Читать «Семейство Борджа» онлайн - страница 3

Александр Дюма

Савонарола медленно произносил эти имена, глядя на умирающего, и тот всякий раз вздрагивал: память не подводила монаха. Когда тот умолк, Лоренцо с оттенком сомнения переспросил:

– Вы полагаете, отец мой, что Господь простит мне все – и грехи и преступления?

– Все, – ответил Савонарола, – но только при трех условиях.

– Каких же? – спросил умирающий.

– Во-первых, ты должен во всем положиться на могущество и милосердие Господне, – проговорил Савонарола.

– Отец мой, – с живостью отозвался Лоренцо, – я всем сердцем уповаю на Господа.

– Во-вторых, – продолжал монах, – ты должен отдать назад неправедно отобранную у других собственность.

– Но достанет ли мне времени, отец мой? – спросил умирающий.

– Господь тебе его предоставит, – ответил Савонарола.

Лоренцо прикрыл глаза, несколько мгновений размышлял, после чего ответил:

– Я сделаю это, отец мой.

– И в-третьих, – продолжал Савонарола, – ты должен вернуть республике ее былые независимость и свободу.

Судорожным движением Лоренцо сел в постели, всматриваясь в глаза монаха: правильно ли он его понял? Савонарола слово в слово повторил только что сказанное.

– Нет! Никогда! – упав на подушки, вскричал Лоренцо и покачал головой. – Никогда!

Не произнеся ни слова, монах повернулся к двери.

– Отец мой! Отец мой! – воскликнул умирающий. – Не оставляйте меня, сжальтесь!

– Это ты сжалься над Флоренцией, – отвечал Савонарола.
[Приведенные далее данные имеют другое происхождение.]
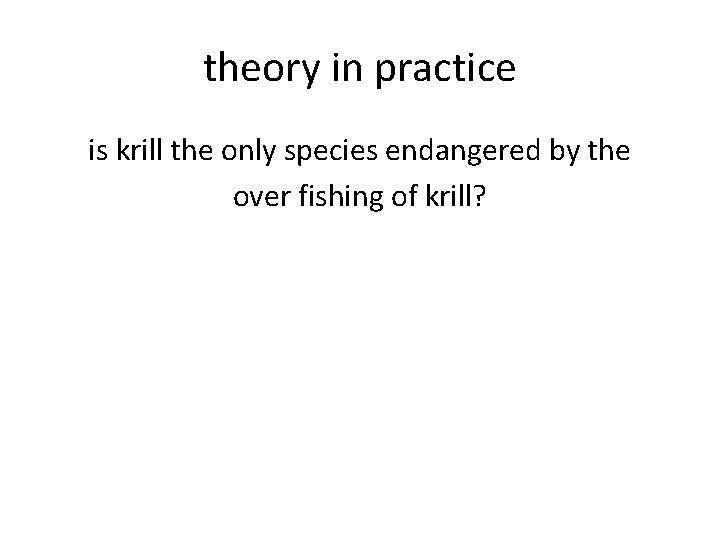 theory in practice

is krill the only species endangered by the over fishing of krill?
– Но, отец мой! – вскричал Лоренцо. – Флоренция свободна, Флоренция счастлива!

– Флоренция в рабстве и нищете! – в свой черед вскричал Савонарола. – У нее нет талантов, нет денег, нет мужества. Нет талантов, потому что после тебя, Лоренцо, придет твой сын Пьеро, нет денег, потому что на средства республики ты поддерживал великолепие своего семейства и кредит своих банков; нет мужества, потому что ты отнял у магистратов данную им конституцией власть и заставил своих сограждан свернуть с пути как военной, так и гражданской деятельности, на котором, до того как ты развратил их роскошью, они развивали в себе античные доблести, и теперь, когда однажды, – продолжал монах, словно читая своим горящим взглядом в будущем, – с гор спустятся варвары, стены наших городов, подобно стенам Иерихона, рухнут при звуках их труб.

– Вы хотите, чтобы я, находясь на ложе смерти, отказался от могущества, составляющего всю славу моей жизни? – вскричал Лоренцо Медичи.

– Не я хочу этого, но Господь, – сухо ответил Савонарола.

– Нет, это невозможно! Невозможно! – прошептал Лоренцо.

– Что ж, умирай тогда так же, как жил, – воскликнул монах, – в окружении придворных и льстецов! И пусть вместе с телом погибнет и твоя душа!

С этими словами непреклонный доминиканец, не слушая более криков умирающего, вышел из спальни с тем же выражением лица, с каким он входил в нее; казалось, разум его, отрешившись от всего земного, парит над человеческой суетностью.

На крик, который после его ухода издал Лоренцо Медичи, Эрмолао, Полициано и Пико делла Мирандола, слышавшие весь разговор, вернулись в комнату и увидели, что их друг судорожно сжимает в руках прекрасное распятие, отломанное им от изголовья кровати. Они попытались успокоить его словами дружеского утешения, но тщетно: Лоренцо Великолепный лишь захлебывался рыданиями, а часом позже описанной сцены, в последнем поцелуе прижав губы к стопам Иисуса, испустил дух на руках у трех друзей, самый удачливый из которых – а все они были молоды – пережил его всего на два года.